Claims
- 1. An electroacoustical transducing system for exchanging pressure wave energy with a medium that propagates pressure waves in the audio frequency range comprising,
- an electroacoustical transducer having a vibratile surface,
- at least one low-loss pressure wave waveguide,
- said waveguide having one end adjacent to said vibratile surface and the other end adjacent to said medium, and
- at least one acoustic immittance element imposed in the length of said waveguide dimensioned and positioned to alter the transfer characteristic of said waveguide between said vibratile surface and said medium at said other end,
- wherein said acoustic immittance element is positioned and dimensioned to reduce audible noise and alter the frequency response of said system while allowing said pressure wave waveguide to more efficiently transfer electroacoustical energy between said electroacoustical transducer and said medium as a result of being characterized by a waveguide impedance and effective length that reduces impedance mismatch between said vibratile surface and said medium,
- wherein said effective length corresponds substantially to a quarter wavelength at the lowest frequency of pressure wave energy to be transmitted between said medium and said vibratile surface.

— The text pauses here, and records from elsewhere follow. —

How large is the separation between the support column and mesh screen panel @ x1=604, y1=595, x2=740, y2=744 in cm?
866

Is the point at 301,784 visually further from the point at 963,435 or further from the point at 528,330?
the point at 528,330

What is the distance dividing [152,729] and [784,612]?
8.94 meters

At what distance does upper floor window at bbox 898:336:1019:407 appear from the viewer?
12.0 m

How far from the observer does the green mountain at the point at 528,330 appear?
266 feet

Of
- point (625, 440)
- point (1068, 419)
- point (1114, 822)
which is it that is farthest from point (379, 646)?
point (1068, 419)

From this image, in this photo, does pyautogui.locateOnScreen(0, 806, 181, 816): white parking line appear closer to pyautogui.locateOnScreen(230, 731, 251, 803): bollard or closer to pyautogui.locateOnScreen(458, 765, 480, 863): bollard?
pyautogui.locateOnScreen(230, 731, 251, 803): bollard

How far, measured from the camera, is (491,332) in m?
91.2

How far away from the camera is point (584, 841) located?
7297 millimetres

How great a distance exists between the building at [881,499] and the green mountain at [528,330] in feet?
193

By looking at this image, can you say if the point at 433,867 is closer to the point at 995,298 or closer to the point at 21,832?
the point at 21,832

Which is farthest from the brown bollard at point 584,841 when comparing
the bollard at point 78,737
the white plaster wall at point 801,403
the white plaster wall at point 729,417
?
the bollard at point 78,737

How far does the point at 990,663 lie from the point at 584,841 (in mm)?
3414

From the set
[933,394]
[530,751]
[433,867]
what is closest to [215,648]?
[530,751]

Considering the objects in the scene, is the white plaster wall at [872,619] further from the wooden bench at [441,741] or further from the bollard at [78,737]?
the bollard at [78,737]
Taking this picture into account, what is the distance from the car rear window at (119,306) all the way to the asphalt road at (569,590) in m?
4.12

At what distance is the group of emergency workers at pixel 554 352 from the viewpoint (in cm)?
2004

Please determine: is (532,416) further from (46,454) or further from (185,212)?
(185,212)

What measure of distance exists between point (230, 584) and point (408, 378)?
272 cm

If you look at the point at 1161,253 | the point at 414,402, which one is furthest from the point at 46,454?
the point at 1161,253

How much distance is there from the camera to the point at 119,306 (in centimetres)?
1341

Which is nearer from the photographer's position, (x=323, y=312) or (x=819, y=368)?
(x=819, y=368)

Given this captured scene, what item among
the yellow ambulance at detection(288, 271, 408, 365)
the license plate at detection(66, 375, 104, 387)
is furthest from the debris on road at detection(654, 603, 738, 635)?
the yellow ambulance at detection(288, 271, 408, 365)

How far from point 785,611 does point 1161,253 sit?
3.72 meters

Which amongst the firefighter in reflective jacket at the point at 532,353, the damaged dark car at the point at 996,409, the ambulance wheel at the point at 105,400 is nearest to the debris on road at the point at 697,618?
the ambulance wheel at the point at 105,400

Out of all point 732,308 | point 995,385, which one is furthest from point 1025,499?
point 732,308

- 2. An electroacoustical transducing system for reproducing sound in the audio frequency range in accordance with claim 1 characterized by a low bass cutoff frequency and further comprising,
- equalization circuitry having an input for receiving a signal having spectral components within the audio frequency range and coupled to said electroacoustical transducer for sharply reducing the system response below said cutoff frequency.
- 3. An electroacoustical transducing system in accordance with claim 1 wherein said electroacoustical transducer is a loudspeaker driver having a diaphragm comprising said vibratile surface.
- 4. An electroacoustical transducing system in accordance with claim 1 wherein said acoustic immittance element comprises structure that alters at least one of pressure and velocity in said waveguide where said immittance element is located.
- 5. An electroacoustical transducing system in accordance with claim 4 wherein said acoustic immittance element is located in an element region of said waveguide and presents an opening in said waveguide of cross-sectional area different from the cross-sectional area of said waveguide outside said element region.
- 6. An electroacoustical transducing system in accordance with claim 4 wherein said acoustic immittance element comprises a mass of air arranged to move without appreciable compression so as to radiate acoustical power.
- 7. An electroacoustical transducing system in accordance with claim 4 wherein said waveguide is formed with an abrupt yet short decrease in waveguide cross-sectional area which short decrease is of length much less than the length of said waveguide and said acoustic immittance element comprises a controlled volume of air affected by said abrupt yet short decrease in the waveguide cross-sectional area.
- 8. An electroacoustical transducing system in accordance with claim 1 and further comprising a second of said low-loss pressure wave waveguide having one end adjacent to said vibratile surface and the other end adjacent to said medium.
- 9. An electroacoustical transducing system in accordance with claim 8 and further comprising at least a second acoustic immittance element in said second waveguide dimensioned and positioned to alter the transfer characteristic of said second waveguide between said vibratile surface and said medium at said other end of said second waveguide.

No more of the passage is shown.